Bir bakım, maddîden ve menfîden uzaklaşıp, mânevîye ve müsbete yaklaşmanın disiplinidir oruç... Hep tekrarlarım: “Düşünmek için durmak lâzımdır.” Dur ve düşün. Açlığı düşün, sıkıntıyı düşün, hasretleri düşün, nereden gelip nereye gittiğini düşün, ne yaptığını ve ne yapman gerektiğini düşün, ne yaptığını ve ne yapman gerektiğini düşün, dünü, bugünü, yarını düşün, derinleri ve öteleri düşün, dur ve düşün. Dur biraz, düşün biraz. Hayatın bütünlüğünü düşün. Arın, durul, nefsâni tesirlerden kurtul; ve düşün. Aklınla ve kalbinle düşün.

Hepimiz şartlarla ve imkânlarla belirlenmiş bir vazife ve mes’ûliyet var. Bu hayat, mânâsıyla değerlidir. Madde, o mânâya raptedildiği ölçüde önem kazanır. Gaflet mânâyı unutup maddeye kapılmaktır. Maddeye maddîye...

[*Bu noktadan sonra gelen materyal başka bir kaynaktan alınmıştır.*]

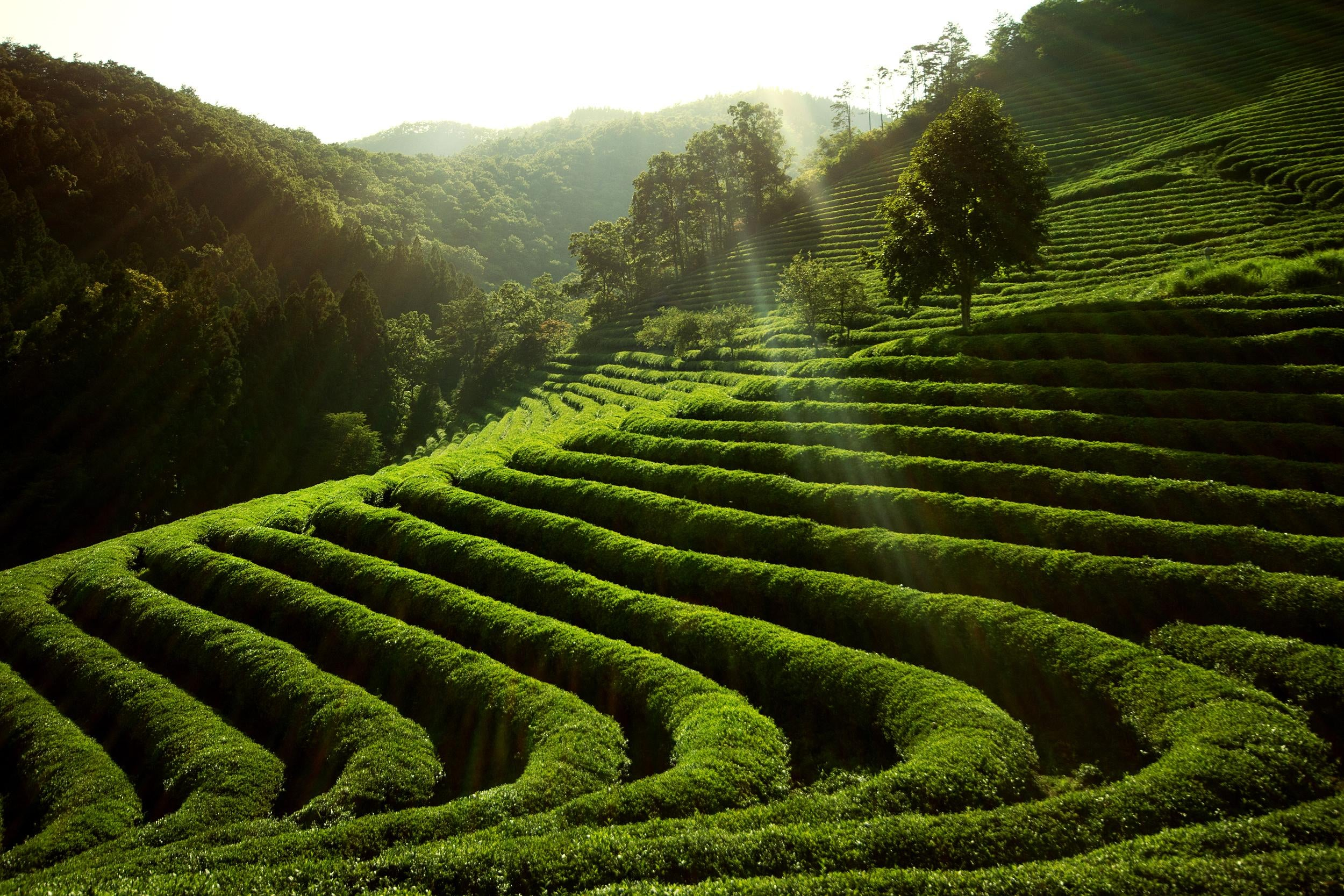 Tea plantation korea
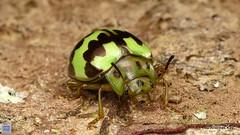 from Ecuador: www.youtube.com/AndreasKay (In Memoriam: Ecuador Megadiverso) Tags: andreaskay beetle chrysomelidae coleoptera ecuador flickr id596 platyphorasp youtube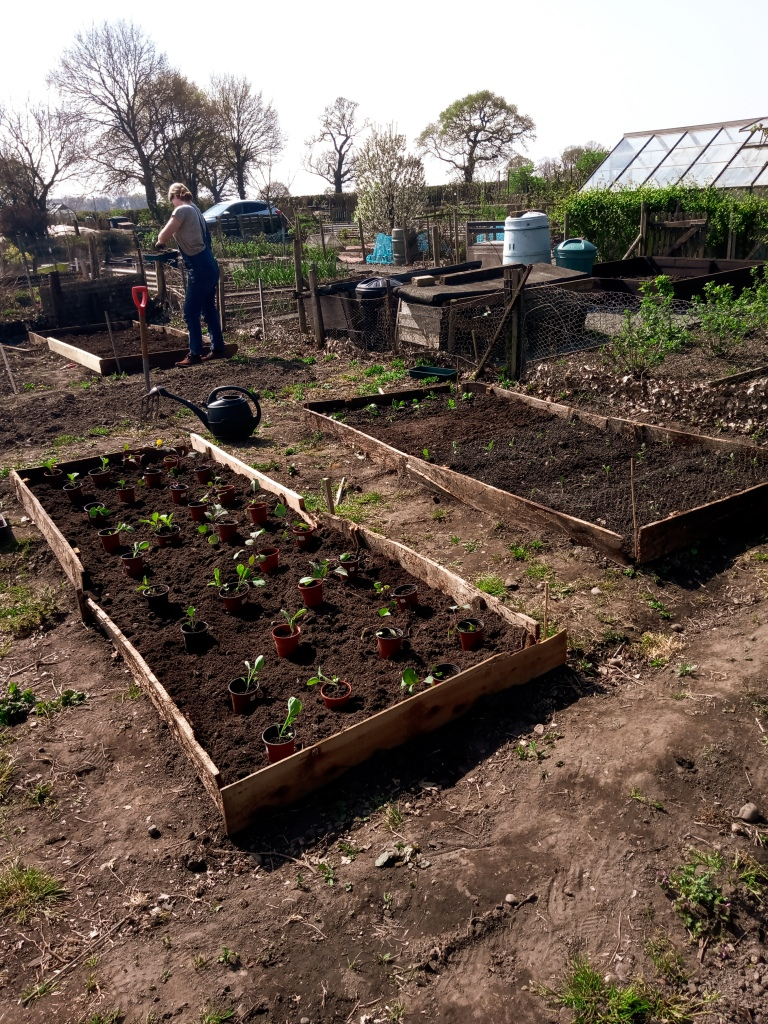 There are three raised beds in the image, each with seedlings planted in rows. A woman is standing in the background looking away from the camera at another bed she's in the middle of digging.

Nefs (nefs-i emmâre), maddenin ve maddînin peşindedir hep. Ne kadar bulsa o kadar azar; ne kadar yese o kadar acıkır.. Nefs, nefsâniyet; insanın bütün dengelerini bozar, anlatılmaz güzellikteki değerlerini devre dışı bırakır, onu vazifesinin ve mes’ûliyetinin şuurundan uzaklaştırıp karanlıklara gömer. Nefsi tezkiye edip (arındırıp) terbiye etmeden, istikâmet bulmanın ve tekâmül yolculuğuna çıkmanın mümkünü yoktur. Ve de Allah rızâsı için tutulan oruç, nefsi terbiyenin çok şümullü bir vâsıtasıdır.

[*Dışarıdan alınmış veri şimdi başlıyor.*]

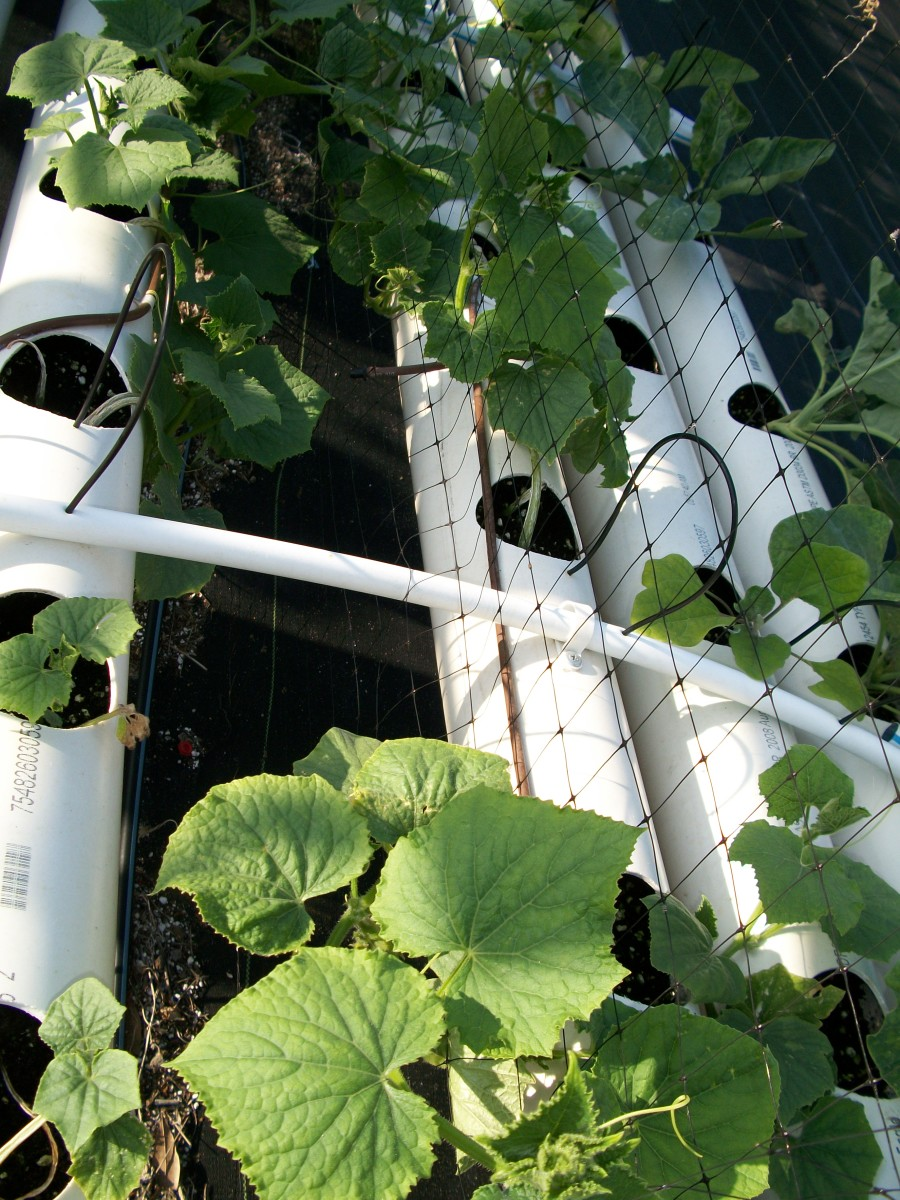 Cucumber seedlings in their pipe grower ready to climb the net and fourish.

İnsanların zekâsında gerileme yok, kararma var. Karartan da nefsâniyet. Hilkaten insan aynı insan; ama nefsâniyete hitab eden maddeci medeniyetin çarkları onun dengesini bozmuş.

Günümüzde hataların çoğu bile bile yapılan hatalardır; çünkü nefsaniyet kaynaklıdır. Bilmeden yapılan hatalar ise onun bir neticesi, bir bakıma da cezâsıdır.

Size bir kıstas vereyim: Tefekkür ufku açılmamışsa, nefsaniyet meselesi halledilmemiş demektir. İyi inceleyin, ârızayı mutlaka görürsünüz.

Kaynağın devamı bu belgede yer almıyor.